CSSDP will be attending the UN General Assembly for the first time for a high-level thematic debate towards the UN General Assembly Special Session on the World Drug Problem (UNGASS), scheduled for April 2016.
UNGASS is only a year away, and represents a potential turning point for global drug policy reform. The last UNGASS was in 1998, and the upcoming meeting was pushed to occur sooner than later by Latin American presidents pushing for reform in an effort to create dialog on the war on drugs. The idea of achieving a drug-free world is antiquated and even the most conservative member states like Canada admit failure in doing so.

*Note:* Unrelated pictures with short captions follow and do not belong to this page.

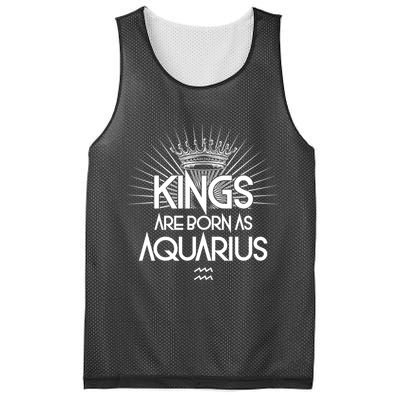 Kings Are Born As Aquarius Mesh Reversible Basketball Jersey Tank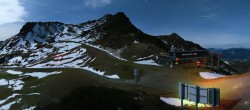 Archiv Foto Webcam Bergstation des Reckmoos-Sessellifts 21:00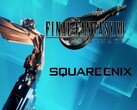 Logotipo de Final Fantasy 7 Remake ao lado da estatueta do The Game Awards (Fonte da imagem: The Game Awards, Square Enix com edições)
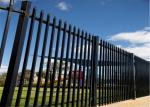 Pre - Galvanized Iron Spear Top Fencing Black Metal Fence Panels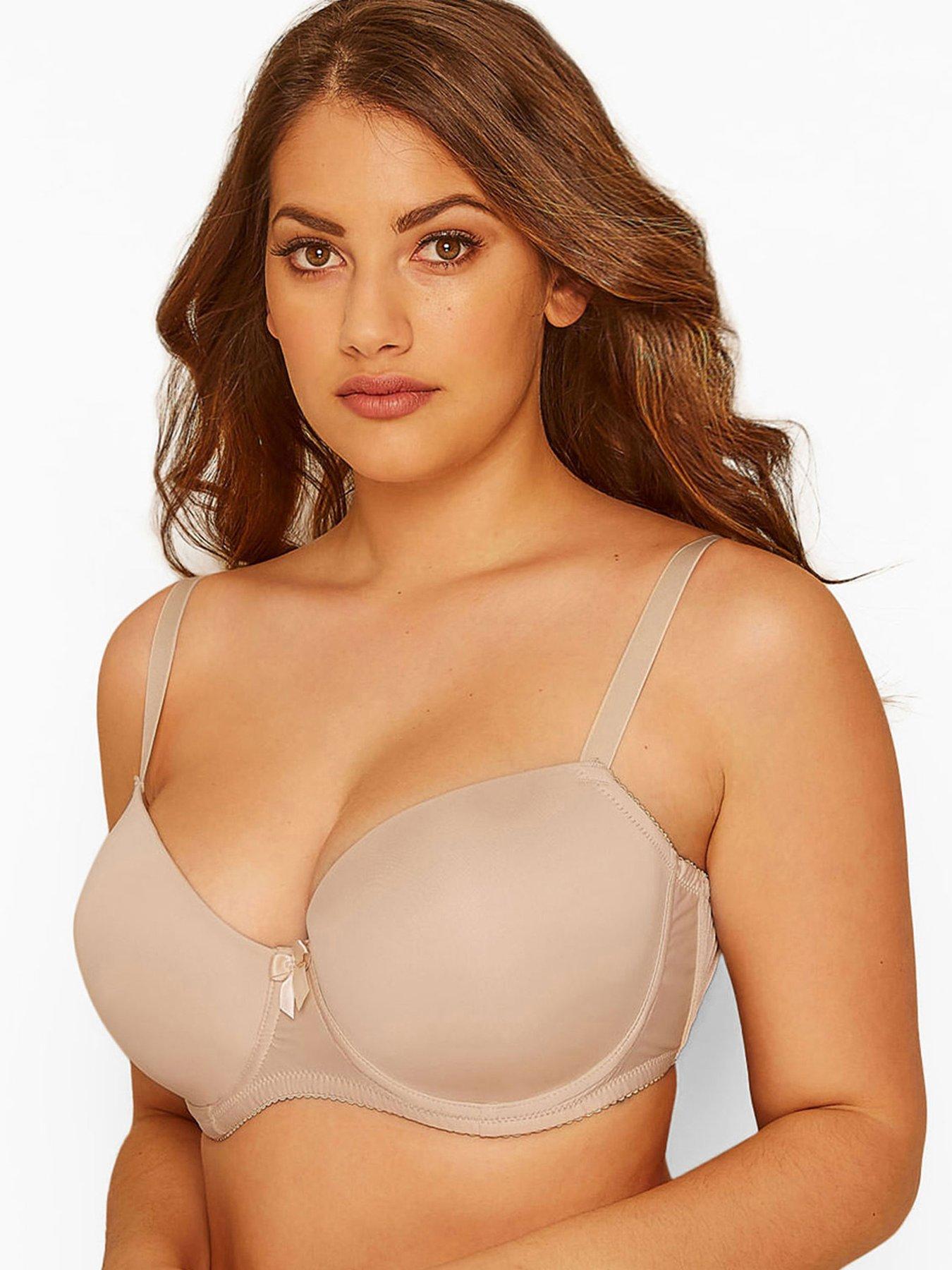 Image 1 of 2 of Yours Yours Clothing Nude Tshirt Bra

As the war on drugs crumbles from the inside, many countries continue to be disproportionally impacted by its violence. The irony of the U.S. taking some of the first steps towards cannabis legalization is incredibly symbolic on a global scale. While most decisions on global drug policy are made at the UNODC Headquarters annually in Vienna at the Commission on Narcotic Drugs, these upcoming meetings are an opportunity to think outside the box of “drugs and crime” and reflect on other outcomes of progressive drug policy such as health and human rights.
UNGASS is not just a chance for member states to engage in dialog, it’s also an opportunity for the various bodies and “organs” of the UN to digest this terrible situation we’ve gotten ourselves into. We can all agree that the war on drugs is a failure, and some member states are starting to listen! That’s an incredible opportunity for civil society to engage in dialog, and we’re starting to do just that. CSSDP has met with the Canadian Delegation at CND to voice the concerns of Canadian youth and we’ll be doing that again alongside the Canadian Drug Policy Coalition. Not only are we meeting with our government to discuss our concerns, we’ll be representing youth globally at the Civil Society Hearing! Nazlee Maghsoudi will be representing both Canadian Students for Sensible Drug Policy as well as the International Centre for Science and Drug Policy in her new role as “Knowledge Translation Manager” this afternoon. Tomorrow begins the debate itself, which we will be covering through our blog series. Coincidentally tomorrow is also International Harm Reduction Day, so we hope that it will be a topic of debate!